▶ [Source extract]
* * * *

Jump to content


Photo

Unexpected Outage due to Stuck Process - All servers

Resolved

  • Please log in to reply
21 replies to this topic

#1 MikeDVB

MikeDVB

    Forum Administrator

  • Staff Administrator
  • PipPipPipPipPip
  • 2,900 posts
  • Gender:Male
  • Location:Central Indiana, USA

Posted 13 December 2012 - 04:55 PM

Today we were doing some network maintenance, and in the process we were identifying our private networking ports on our servers to ensure that we didn't mistakenly change the wrong thing, better to be sure than sorry. In this process we ran a tool called "ethtool" to identify the networking ports (causes them to flash to identify) and when we ran this tool, which we've run hundreds if not thousands of times before, the process got stuck on all servers and caused load to skyrocket to a point that we could no longer access them.

We could immediately reset each server to bring it back online, but doing so risks data corruption and lengthy file system repairs (2 to 8 hours) so, instead, we're going to be logging into each server locally and killing the stuck processes manually.

It will take longer than a reset, but doesn't incur the same risk of corruption and lengthy file system repairs.

It's really an odd issue to have, the servers are 'online' in that they're powered up, operating, and have networking - they're just too busy with this stuck process to do anything else.

We'll update this thread as we have more information.
  • 0
Michael Denney - MDDHosting LLC - Providing Hosting since 2007
Scalable shared hosting plans in the cloud! Check them out!
Highly Available Cloud Shared, Reseller, and VPS
http://www.mddhosting.com/

#2 Scott

Scott

    MDDHosting Staff

  • Staff Administrator
  • PipPipPipPip
  • 421 posts
  • Gender:Male

Posted 13 December 2012 - 05:10 PM

All services should be returning to normal as the servers catch up.
  • 0
Scott S - MDDHosting LLC - Providing Hosting since 2007
Scalable shared hosting plans in the cloud! Check them out!
Highly Available Cloud Shared, Reseller, and VPS
http://www.mddhosting.com/

#3 MikeDVB

MikeDVB

    Forum Administrator

  • Staff Administrator
  • PipPipPipPipPip
  • 2,900 posts
  • Gender:Male
  • Location:Central Indiana, USA

Posted 13 December 2012 - 05:14 PM

Echo is requiring a file system check, it's the only server we were not able to get unlocked without a reset. The rest, the loads are stabilizing and things are returning to normal.
  • 0
Michael Denney - MDDHosting LLC - Providing Hosting since 2007
Scalable shared hosting plans in the cloud! Check them out!

* * * *

▶ [Provided data]

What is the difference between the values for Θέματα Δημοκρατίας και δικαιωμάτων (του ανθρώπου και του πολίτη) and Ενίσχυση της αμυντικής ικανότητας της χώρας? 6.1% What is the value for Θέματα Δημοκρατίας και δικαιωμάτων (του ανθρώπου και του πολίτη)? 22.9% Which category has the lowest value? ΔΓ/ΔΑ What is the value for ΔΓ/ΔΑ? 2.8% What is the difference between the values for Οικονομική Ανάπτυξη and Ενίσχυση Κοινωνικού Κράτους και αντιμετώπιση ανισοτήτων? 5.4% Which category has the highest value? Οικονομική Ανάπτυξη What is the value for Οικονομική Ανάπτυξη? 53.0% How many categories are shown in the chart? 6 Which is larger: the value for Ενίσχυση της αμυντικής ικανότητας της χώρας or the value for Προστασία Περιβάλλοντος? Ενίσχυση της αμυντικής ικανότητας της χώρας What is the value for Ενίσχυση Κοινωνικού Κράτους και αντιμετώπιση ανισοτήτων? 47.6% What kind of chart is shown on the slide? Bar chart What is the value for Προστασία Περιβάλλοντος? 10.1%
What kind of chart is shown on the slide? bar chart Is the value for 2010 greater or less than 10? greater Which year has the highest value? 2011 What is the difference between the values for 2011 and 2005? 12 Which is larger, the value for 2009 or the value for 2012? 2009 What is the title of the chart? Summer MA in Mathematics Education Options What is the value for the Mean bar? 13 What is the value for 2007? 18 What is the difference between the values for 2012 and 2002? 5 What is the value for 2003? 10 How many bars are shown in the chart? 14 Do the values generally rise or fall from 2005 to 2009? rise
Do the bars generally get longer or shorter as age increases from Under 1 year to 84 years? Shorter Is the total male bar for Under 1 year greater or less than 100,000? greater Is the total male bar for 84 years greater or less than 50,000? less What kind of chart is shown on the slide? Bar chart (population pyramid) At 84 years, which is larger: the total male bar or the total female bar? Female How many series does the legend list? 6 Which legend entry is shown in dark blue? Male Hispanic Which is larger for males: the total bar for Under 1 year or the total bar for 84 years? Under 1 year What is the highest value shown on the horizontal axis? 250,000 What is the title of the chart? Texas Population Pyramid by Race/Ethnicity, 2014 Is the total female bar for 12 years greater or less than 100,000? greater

* * * *

▶ [Actions to take]
1. Reproduce the passage of the server outage thread that begins at the words "It will take" and stops after "do anything else.", with no changes.
2. Continue the server outage thread from its final line.

▶ [Your written answers]
1.
It will take longer than a reset, but doesn't incur the same risk of corruption and lengthy file system repairs.

It's really an odd issue to have, the servers are 'online' in that they're powered up, operating, and have networking - they're just too busy with this stuck process to do anything else.

2.
Highly Available Cloud Shared, Reseller, and VPS
http://www.mddhosting.com/

#4 cvos

cvos

    Newbie

  • Members
  • Pip
  • 20 posts
  • Gender:Not Telling

Posted 13 December 2012 - 05:18 PM

how long will this take?
  • 0

#5 8thos

8thos

    Newbie

  • Members
  • Pip
  • 1 posts
  • Gender:Male

Posted 13 December 2012 - 05:23 PM

Darn.
  • 0

#6 MikeDVB

MikeDVB

    Forum Administrator

  • Staff Administrator
  • PipPipPipPipPip
  • 2,900 posts
  • Gender:Male
  • Location:Central Indiana, USA

Posted 13 December 2012 - 05:26 PM

how long will this take?

The FSCK on Echo will take anywhere from 30 minutes to 4 hours, I really have no way to be more specific than that. It can go up to 40% and then jump to "100%" or it could go up to 99% in 30 minutes, and then take 3.5 hours to get the last 1%.

Here is an idea of what happened: (it's an image): http://www.screencast.com/t/o7LfO3MyJl

Loads skyrocked up into the thousands which, while they were online, made them unresponsive. Our data center techs were able to log in and fix every one of them but Echo, which needed a forced reset.

Jasmine is the last one to get back to stable, which has just happened in the last few minutes. All VPS are being restarted one at a time (takes a few seconds each) to make sure their quotas are accurate as well and this should be done soon as well.

I'll update about echo as I can, it reports 47.7% completed.
  • 0
Michael Denney - MDDHosting LLC - Providing Hosting since 2007
Scalable shared hosting plans in the cloud! Check them out!
Highly Available Cloud Shared, Reseller, and VPS
http://www.mddhosting.com/

#7 SarisIsop

SarisIsop

    Advancing Member

  • Members
  • PipPipPip
  • 155 posts
  • Gender:Not Telling

Posted 13 December 2012 - 05:26 PM

All working for me.

Thanks.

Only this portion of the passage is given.